Recall that macro substitution is a fairly simple replacement mechanism. So if you have a function-style macro like this:
Code:
#define ADD(x, y) ((x) + (y))
and you use it like this:
Code:
printf("%d\n, ADD(1, 2));
what happens is that after preprocessing, it is as if you had written:
Code:
printf("%d\n, ((1) + (2)));
The "extra" parentheses are there because you might write something like this:
Code:
printf("%d\n, ADD(1, 2 + 3) * 4);
which becomes:
Code:
printf("%d\n, ((1) + (2 + 3)) * 4);
whereas if you had omitted the parentheses it would become:
Code:
printf("%d\n, 1 + 2 + 3 * 4);
which is probably not what you wanted due to how precedence comes into play.

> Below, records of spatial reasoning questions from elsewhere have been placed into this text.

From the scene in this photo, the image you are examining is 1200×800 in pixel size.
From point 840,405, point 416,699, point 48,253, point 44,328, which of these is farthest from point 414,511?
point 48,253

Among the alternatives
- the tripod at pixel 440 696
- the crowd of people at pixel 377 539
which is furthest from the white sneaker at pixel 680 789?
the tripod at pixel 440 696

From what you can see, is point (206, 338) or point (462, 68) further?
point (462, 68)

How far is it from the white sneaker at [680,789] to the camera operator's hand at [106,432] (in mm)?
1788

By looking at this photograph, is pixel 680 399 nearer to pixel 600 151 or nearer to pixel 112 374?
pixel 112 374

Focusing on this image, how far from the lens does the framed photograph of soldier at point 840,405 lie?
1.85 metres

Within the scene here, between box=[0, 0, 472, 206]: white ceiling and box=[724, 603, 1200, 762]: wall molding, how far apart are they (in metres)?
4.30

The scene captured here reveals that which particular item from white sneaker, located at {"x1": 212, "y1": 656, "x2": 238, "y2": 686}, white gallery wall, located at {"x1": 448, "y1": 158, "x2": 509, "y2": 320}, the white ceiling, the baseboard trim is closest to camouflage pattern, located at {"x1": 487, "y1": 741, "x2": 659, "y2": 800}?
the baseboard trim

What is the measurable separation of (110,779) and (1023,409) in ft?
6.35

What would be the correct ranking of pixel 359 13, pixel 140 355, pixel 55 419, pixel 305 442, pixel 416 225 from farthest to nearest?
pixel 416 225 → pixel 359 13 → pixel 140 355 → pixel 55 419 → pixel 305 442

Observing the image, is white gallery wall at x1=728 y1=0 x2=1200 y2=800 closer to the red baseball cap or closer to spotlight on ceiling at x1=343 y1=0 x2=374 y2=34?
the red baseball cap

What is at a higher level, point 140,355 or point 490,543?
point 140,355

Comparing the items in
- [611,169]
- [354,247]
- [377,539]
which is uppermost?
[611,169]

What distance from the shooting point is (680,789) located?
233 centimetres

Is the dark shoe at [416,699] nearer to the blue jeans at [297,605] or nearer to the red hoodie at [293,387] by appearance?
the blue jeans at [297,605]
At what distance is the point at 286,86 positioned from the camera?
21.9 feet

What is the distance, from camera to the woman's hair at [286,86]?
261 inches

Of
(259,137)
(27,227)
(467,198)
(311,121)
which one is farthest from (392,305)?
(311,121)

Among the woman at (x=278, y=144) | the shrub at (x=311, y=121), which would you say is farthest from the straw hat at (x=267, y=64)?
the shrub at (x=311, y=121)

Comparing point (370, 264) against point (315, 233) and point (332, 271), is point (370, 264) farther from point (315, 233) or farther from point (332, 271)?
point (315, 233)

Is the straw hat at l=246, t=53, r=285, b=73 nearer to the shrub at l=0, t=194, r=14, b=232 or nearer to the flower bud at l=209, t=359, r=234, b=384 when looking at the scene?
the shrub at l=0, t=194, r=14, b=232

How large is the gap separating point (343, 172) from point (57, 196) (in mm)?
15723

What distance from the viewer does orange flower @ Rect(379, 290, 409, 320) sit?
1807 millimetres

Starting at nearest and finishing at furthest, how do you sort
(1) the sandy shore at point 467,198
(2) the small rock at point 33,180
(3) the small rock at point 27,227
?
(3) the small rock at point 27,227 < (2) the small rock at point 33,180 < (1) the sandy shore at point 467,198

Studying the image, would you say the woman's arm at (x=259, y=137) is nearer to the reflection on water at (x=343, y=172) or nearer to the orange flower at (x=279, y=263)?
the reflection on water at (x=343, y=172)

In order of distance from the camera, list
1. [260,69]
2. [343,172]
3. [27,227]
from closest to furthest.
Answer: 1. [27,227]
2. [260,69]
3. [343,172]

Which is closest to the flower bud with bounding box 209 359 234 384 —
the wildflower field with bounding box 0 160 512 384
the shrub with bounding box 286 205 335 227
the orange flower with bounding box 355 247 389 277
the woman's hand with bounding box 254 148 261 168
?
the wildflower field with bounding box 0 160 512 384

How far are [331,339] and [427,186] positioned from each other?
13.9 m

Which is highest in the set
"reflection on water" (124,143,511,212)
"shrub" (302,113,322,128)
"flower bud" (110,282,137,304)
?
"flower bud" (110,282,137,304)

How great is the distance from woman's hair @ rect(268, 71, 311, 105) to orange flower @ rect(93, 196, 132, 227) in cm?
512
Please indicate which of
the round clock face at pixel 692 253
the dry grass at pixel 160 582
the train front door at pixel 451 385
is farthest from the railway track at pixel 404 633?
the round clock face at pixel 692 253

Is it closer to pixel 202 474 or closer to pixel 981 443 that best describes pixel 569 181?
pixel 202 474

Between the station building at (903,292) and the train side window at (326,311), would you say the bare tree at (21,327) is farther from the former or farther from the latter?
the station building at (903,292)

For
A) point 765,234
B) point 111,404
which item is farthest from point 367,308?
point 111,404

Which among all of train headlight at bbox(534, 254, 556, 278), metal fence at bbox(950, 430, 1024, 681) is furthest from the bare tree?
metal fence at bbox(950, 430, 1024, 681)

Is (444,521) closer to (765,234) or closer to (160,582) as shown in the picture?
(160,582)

So if we go back to NRFX_CHECK, you can see that it is exceedingly simple (and if you don't care about the flexibility or whatever else the author had in mind, you arguably don't need it). NRFX_CHECK(0) resolves to (0) because for this particular macro substition, 0 is module_enabled, and the rule says that the macro is replaced by (module_enabled), i.e., it becomes (0). That's it. Don't overthink.
If you really really cannot understand, then consider this function:
Code:
int foo(int module_enabled)
{
return module_enabled;
}
We now call this function:
Code:
printf("%d\n", foo(0));
What is the output, and why? The function-style macro works along similiar lines, though you must keep in mind that it is a macro, not a function.